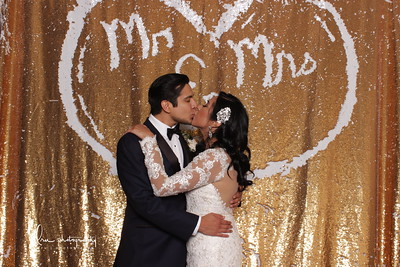 Trujillo Wedding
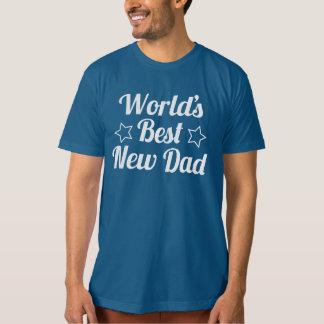 El mejor nuevo papá del mundo polera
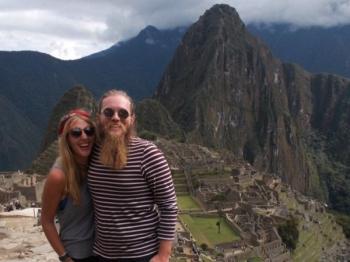 Machu Picchu trip August 22 2016-1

TASK DIRECTIONS →
Your copy should match the listing exactly, apart from the pictures it leaves out.

OUTPUT FOR THIS EXERCISE →
 Trujillo Wedding
 El mejor nuevo papá del mundo polera
 Machu Picchu trip August 22 2016-1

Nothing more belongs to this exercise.